Seluruh relawan bekerja bersama melakukan pendataan kebutuhan warga, distribusi bantuan, serta dokumentasi sebagai bentuk pertanggungjawaban dan transparansi kepada para donatur.
Rektor UNDIKMA Mataram menyampaikan apresiasi atas gerak cepat dan kepedulian Aliansi ORMAWA dalam membantu korban bencana. Pihak kampus menegaskan dukungan penuh terhadap kegiatan mahasiswa yang berdampak langsung bagi masyarakat.
Sementara itu, masyarakat Aceh menyambut hangat kehadiran mahasiswa UNDIKMA, terutama karena bantuan tiba di saat kondisi darurat dan sangat dibutuhkan.

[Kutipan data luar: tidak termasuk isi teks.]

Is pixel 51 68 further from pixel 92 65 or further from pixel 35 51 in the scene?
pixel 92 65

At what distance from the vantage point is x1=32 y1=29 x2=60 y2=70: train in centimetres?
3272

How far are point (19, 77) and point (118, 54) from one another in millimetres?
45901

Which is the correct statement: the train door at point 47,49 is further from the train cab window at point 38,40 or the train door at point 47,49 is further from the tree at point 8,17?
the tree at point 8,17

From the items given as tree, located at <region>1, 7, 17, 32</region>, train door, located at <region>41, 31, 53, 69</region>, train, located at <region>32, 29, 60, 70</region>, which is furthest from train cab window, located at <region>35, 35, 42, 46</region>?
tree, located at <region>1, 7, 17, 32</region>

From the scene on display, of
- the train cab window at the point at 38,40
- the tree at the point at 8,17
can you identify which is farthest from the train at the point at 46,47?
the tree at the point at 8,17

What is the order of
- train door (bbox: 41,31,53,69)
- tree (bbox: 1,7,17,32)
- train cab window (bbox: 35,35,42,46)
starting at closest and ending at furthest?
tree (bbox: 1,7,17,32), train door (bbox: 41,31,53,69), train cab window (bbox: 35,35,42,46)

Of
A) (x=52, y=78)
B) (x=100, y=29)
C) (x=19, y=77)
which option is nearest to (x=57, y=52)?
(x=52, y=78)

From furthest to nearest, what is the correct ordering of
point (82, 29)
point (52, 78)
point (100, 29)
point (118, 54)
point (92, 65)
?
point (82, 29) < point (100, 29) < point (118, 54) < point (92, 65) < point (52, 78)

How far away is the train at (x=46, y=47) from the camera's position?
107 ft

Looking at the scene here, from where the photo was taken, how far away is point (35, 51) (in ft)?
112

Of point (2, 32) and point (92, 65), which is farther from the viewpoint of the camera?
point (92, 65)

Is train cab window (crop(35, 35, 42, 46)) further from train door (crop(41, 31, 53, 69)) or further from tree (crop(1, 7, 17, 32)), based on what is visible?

Presiden Mahasiswa UNDIKMA, Indra Awaluddin, menegaskan bahwa kehadiran mahasiswa di Aceh merupakan bentuk komitmen kemanusiaan yang nyata.
“Saya, Indra Awaluddin selaku Presiden Mahasiswa Universitas Pendidikan Mandalika, menyampaikan bahwa kehadiran kami di Aceh merupakan bentuk nyata dari komitmen mahasiswa UNDIKMA terhadap kemanusiaan. Kami tidak hanya datang membawa bantuan, tetapi juga harapan, keberanian, dan solidaritas untuk saudara-saudara kita yang terdampak bencana,” ujarnya.
Menurutnya, mengulurkan tangan bagi sesama bukan sekadar kewajiban, melainkan kehormatan bagi mahasiswa.
“Aksi ini menjadi bukti bahwa mahasiswa UNDIKMA siap turun langsung, berdiri di garis depan, dan hadir ketika masyarakat membutuhkan. Kami akan terus menjaga semangat kepedulian ini sebagai prinsip gerakan mahasiswa,” lanjut Indra.
Melalui aksi kemanusiaan ini, Aliansi ORMAWA UNDIKMA Mataram berharap dapat berkontribusi dalam proses pemulihan pascabencana di Aceh. Tim relawan juga menyatakan komitmen untuk terus memantau perkembangan situasi dan siap menyalurkan bantuan lanjutan apabila diperlukan.
Aksi ini menegaskan bahwa mahasiswa bukan hanya agen perubahan, tetapi juga agen kemanusiaan yang siap hadir di tengah krisis demi Indonesia yang lebih berempati dan berkeadilan.